特定の生徒を特別扱いしないと公言している先生なので、幾ら一生懸命手伝ったからといっても、こんなふうに甘やかしてくれるなんて初めてのことで、私だけじゃなくてリコルさんとカティールさんも目を瞬かせて驚いていた。
私達の様子に思うところがあったのか、ヴィゼル先生はこほんと咳払いすると、私達に寮に帰るように促した。
「さぁ、明日から休みだろう。ゆっくりと休んでおいで」
先生のその言葉に、リコルさんが口を尖らせる。
「休めないよー、家の手伝いあるもん」
「ふふっ、リコルさんの家はパン屋さんですものね。

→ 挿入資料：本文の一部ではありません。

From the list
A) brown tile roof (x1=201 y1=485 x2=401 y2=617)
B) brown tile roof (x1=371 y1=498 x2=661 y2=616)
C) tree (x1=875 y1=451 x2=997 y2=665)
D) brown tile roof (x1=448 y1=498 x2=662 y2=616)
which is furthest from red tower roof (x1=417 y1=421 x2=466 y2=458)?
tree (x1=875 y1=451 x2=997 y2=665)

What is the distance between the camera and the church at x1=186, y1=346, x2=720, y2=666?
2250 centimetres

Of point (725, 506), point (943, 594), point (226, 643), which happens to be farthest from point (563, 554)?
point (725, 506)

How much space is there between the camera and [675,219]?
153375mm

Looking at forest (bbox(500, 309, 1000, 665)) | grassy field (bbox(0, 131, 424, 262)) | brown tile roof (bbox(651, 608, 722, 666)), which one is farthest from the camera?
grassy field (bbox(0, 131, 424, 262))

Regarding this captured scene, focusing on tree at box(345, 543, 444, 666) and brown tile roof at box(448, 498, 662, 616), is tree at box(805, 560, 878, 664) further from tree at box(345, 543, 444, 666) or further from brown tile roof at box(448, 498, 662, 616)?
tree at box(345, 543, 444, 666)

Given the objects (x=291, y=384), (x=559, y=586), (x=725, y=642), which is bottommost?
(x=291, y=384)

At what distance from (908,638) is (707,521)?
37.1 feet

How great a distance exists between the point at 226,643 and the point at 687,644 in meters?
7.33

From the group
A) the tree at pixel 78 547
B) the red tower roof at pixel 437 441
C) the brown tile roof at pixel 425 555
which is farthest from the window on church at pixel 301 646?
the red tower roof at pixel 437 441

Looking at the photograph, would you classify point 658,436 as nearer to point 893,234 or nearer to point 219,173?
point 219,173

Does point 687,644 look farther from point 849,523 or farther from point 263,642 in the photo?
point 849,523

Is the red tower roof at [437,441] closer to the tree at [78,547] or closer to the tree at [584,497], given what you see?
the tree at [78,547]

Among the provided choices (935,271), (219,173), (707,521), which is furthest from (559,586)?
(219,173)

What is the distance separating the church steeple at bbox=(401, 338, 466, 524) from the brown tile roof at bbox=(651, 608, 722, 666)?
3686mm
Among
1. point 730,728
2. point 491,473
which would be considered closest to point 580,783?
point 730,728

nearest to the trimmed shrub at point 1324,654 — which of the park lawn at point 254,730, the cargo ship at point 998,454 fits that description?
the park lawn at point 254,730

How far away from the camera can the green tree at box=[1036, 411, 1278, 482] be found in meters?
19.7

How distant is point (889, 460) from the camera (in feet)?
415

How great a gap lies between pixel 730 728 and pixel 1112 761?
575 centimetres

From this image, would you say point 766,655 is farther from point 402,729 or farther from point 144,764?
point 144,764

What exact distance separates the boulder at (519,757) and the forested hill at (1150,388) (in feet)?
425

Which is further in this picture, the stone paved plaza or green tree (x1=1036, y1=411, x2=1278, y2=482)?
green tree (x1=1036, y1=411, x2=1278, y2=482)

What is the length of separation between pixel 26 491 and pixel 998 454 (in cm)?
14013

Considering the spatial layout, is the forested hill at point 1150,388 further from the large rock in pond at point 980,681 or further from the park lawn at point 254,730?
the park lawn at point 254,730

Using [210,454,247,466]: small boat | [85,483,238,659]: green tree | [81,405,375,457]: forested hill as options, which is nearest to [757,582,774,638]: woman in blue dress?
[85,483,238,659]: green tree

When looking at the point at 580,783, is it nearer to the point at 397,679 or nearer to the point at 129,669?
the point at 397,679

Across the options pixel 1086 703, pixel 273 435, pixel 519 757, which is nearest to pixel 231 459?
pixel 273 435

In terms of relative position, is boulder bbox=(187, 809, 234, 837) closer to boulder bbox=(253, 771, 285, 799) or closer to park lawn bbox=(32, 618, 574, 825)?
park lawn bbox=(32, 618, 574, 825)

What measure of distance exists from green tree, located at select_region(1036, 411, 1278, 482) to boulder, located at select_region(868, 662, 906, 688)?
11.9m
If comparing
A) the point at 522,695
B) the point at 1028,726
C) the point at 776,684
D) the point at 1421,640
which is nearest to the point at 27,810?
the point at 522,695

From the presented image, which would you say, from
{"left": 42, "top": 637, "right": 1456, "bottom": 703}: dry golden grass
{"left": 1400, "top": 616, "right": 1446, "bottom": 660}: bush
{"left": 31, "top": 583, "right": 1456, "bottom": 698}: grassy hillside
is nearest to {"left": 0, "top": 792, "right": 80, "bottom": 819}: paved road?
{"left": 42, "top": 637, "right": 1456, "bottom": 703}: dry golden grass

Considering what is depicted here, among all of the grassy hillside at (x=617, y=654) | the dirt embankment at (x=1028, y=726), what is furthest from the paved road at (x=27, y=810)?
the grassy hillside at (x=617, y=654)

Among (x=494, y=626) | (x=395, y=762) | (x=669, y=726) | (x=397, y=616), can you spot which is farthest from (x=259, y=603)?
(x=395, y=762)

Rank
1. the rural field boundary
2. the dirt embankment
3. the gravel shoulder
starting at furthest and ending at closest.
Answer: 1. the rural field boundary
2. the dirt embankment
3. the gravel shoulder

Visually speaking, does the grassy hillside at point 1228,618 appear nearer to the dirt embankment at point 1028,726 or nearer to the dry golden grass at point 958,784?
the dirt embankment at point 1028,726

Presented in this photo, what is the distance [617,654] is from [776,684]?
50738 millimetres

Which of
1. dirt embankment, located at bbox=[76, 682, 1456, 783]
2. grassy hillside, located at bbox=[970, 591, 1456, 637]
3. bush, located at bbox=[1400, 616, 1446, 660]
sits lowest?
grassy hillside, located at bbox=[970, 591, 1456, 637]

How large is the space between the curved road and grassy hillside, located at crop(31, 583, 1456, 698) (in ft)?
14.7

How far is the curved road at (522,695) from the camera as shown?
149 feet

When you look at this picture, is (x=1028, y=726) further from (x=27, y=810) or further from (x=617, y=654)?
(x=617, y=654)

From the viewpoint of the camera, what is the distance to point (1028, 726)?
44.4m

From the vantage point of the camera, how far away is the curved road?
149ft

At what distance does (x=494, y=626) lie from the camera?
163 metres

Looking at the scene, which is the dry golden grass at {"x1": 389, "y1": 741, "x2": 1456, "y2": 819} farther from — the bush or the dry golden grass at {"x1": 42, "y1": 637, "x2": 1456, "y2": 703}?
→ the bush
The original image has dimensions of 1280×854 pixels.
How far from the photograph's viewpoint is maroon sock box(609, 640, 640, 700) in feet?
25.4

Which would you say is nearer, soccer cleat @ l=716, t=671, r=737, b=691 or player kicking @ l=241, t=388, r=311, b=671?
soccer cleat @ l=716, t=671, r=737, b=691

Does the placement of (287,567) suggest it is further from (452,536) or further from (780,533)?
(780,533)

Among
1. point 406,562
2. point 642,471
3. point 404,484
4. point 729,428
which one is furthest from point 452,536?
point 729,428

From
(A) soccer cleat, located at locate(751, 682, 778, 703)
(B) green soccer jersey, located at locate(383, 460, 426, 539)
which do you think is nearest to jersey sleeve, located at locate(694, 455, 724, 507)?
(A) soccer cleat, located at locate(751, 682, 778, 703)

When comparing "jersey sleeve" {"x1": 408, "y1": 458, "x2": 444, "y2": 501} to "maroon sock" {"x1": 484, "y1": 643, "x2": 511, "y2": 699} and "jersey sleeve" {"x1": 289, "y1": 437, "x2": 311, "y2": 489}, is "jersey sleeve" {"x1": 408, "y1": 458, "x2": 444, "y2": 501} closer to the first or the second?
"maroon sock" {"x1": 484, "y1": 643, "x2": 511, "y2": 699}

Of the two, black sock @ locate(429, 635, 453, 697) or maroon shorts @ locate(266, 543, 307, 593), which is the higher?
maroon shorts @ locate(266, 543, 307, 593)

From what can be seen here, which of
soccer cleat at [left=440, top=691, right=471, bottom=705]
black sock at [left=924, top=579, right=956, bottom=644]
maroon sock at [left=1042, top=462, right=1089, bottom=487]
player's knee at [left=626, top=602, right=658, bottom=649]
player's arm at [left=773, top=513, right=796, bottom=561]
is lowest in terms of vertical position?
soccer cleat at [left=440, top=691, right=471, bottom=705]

ウチはここぞとばかりに、お見合いをさせられますわ」
カティールさんはまだ婚約者が居ないということで、現在お見合い攻勢真っ只中ということだ。
三人の視線が、私の方へ向く。
……私だってやることはあるわよ? 実家に戻ってお父様の新規事業についても調べたいし、新しく入ったメイドの事も気になる、やることはあるんだけど、皆に言える話ではなくて。
「私は成績が落ちたので、予習と復習を――「うふふふっ」――っ!?」
当たり障りの無い予定を伝えようとした私の耳に、弾むように楽しそうな笑い声が聞こえてきた。
これは、ランの……声――
ガシッ!
反射的に視線を巡らせようとした私の頬が、大きな手のひらに覆われて固定される。
「……ヴィゼル先生?」
頬を挟まれたまま手の主である先生を見上げれば、先生は私では無く私の後ろに厳しい視線を向けている。その真剣な表情に気圧された隙に、左右からリコルさんとカティールさんに腕を掴まれた。
「いい反射神経ですね、先生っ!」
「お見事です、ヴィゼル先生。さぁ、コーラルさん、お部屋に戻りましょう。休み用の訓練メニューも作りませんと」
「え? え? えっ?」
左右に居る友人達を交互に見るとイイ笑顔を返されてしまい、困惑して正面のヴィゼル先生を見れば、頬の手を離した先生は私の両腕を取る友人二人に頷いて見せ、私達の横を通り後ろの……噴水のある方へ足を向ける。
「こちらは任せておきなさい。よい休暇を」
すれ違い様言われた言葉に、友人達は大きく頷く。
「はーいっ!」
「よろしくお願いいたしますわ、ヴィゼル先生。さ、コーラルさん、寮まで駆け足です」
左右から両腕をつかまれたまま、引きずられるように足を動かす。
「え!? ちょ! なんで!? コーラル待ちなさ――」
焦ったようなランの声が後ろから聞こえたが、両脇を固める友人達が振り向かせてくれない。
ヴィゼル先生の低い声も聞こえたけれど、どんどん離れてしまって、何を言っているのか聞き取れない。